● Exercise 1
Please transcribe the passage of the Amish article that begins at the words "Calvin Lapp, an" and stops after the words "contracted the virus.".
● Exercise 2
From the Amish article, list each thing Calvin Lapp says the Amish don't like.

The Amish community in Lancaster, Pennsylvania, fared better than most at the height of the COVID-19 pandemic, even though they never locked down or shuttered their churches.
In the latest episode of her show, “Full Measure,” investigative reporter Sharyl Attkison, who described the Amish as a “Christian group that emphasizes the virtuous over the superficial,” explained that, while cities around the U.S. implemented draconian measures amid the pandemic — forcing businesses to close, telling residents to stay home, and banning church gatherings — those in the Amish community never forsook their work or gathering for worship services.
Calvin Lapp, an Amish Mennonite in Lancaster, told Attkison there “are three things the Amish don’t like: and that’s government; they won’t get involved in government. They don’t like the public education system; they won’t send their children to education. And … they also don’t like the health system.”
“Those three things are all of what COVID is,” he said.
Lapp went on to explain the unconventional way his community responded to the burgeoning health crisis last spring. While most were isolating, avoiding any contact with others, the Amish in Lancaster held a worship service in May 2020, when they all took communion.
The Amish share a goblet of wine and all take turns drinking from it.
“Everybody,” Lapp said, contracted the virus.

● Dataset
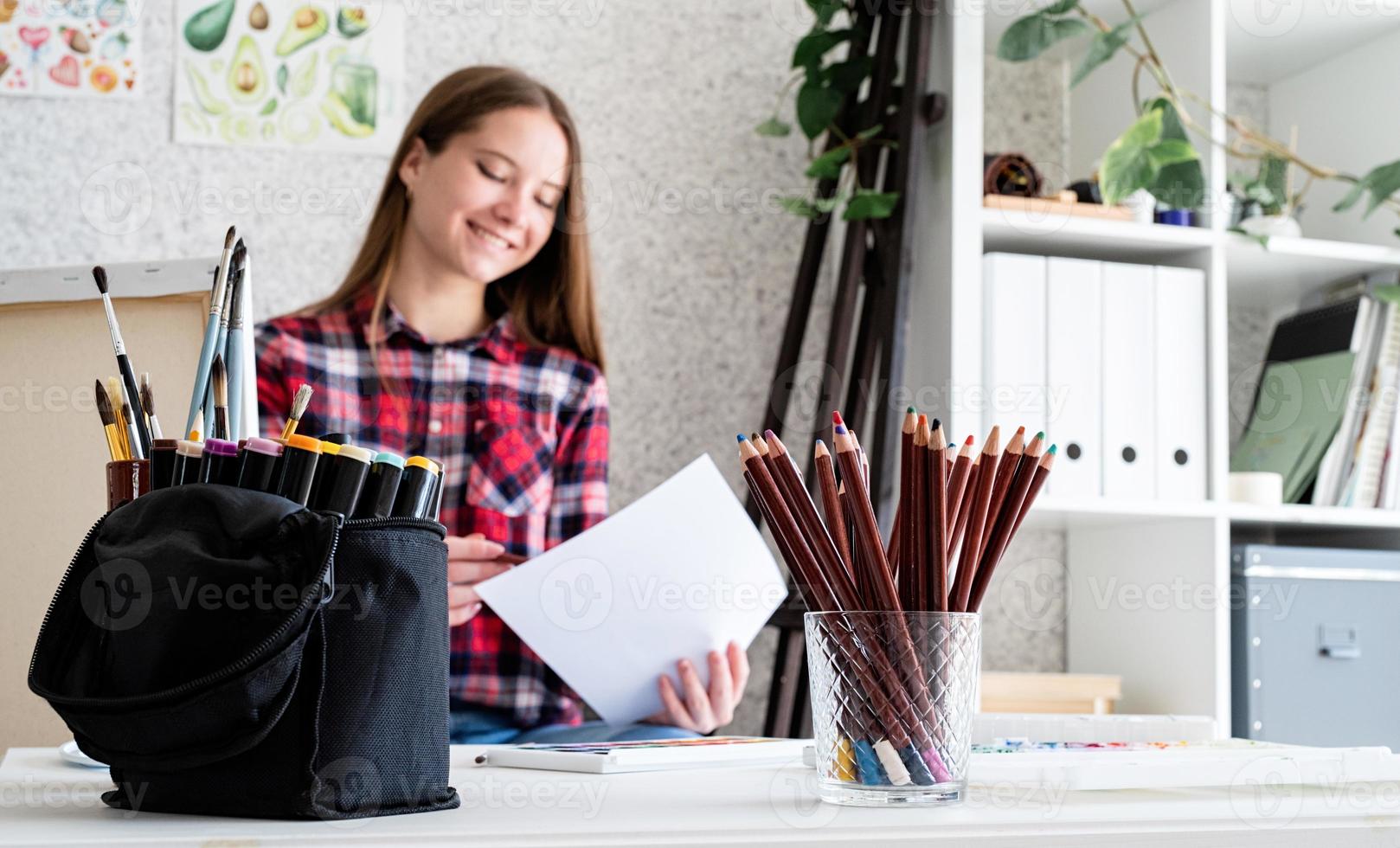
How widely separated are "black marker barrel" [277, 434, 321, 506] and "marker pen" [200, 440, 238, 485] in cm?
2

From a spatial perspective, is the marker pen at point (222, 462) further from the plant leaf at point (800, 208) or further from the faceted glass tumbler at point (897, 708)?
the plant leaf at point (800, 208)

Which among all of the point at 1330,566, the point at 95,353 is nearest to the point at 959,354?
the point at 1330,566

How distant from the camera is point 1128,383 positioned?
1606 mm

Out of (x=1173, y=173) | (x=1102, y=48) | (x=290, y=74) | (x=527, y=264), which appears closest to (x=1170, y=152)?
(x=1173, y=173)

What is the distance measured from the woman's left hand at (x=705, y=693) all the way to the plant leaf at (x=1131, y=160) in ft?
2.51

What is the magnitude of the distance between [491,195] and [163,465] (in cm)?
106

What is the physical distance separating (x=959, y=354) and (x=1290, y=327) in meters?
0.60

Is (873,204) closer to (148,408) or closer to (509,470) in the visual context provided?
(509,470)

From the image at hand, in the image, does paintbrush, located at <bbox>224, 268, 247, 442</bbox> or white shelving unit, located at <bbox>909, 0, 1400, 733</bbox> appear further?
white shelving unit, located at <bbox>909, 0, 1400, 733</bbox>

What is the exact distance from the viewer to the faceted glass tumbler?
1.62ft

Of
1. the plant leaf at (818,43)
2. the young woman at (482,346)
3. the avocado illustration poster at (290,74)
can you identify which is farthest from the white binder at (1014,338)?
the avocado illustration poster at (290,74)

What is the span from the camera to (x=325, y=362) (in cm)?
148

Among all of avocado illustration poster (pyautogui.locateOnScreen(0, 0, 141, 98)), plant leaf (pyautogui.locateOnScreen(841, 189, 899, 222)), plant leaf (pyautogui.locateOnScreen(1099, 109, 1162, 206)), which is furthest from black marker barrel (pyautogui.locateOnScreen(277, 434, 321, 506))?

● Task answer 1
Calvin Lapp, an Amish Mennonite in Lancaster, told Attkison there “are three things the Amish don’t like: and that’s government; they won’t get involved in government. They don’t like the public education system; they won’t send their children to education. And … they also don’t like the health system.”
“Those three things are all of what COVID is,” he said.
Lapp went on to explain the unconventional way his community responded to the burgeoning health crisis last spring. While most were isolating, avoiding any contact with others, the Amish in Lancaster held a worship service in May 2020, when they all took communion.
The Amish share a goblet of wine and all take turns drinking from it.
“Everybody,” Lapp said, contracted the virus.

● Task answer 2
- Government
- The public education system
- The health system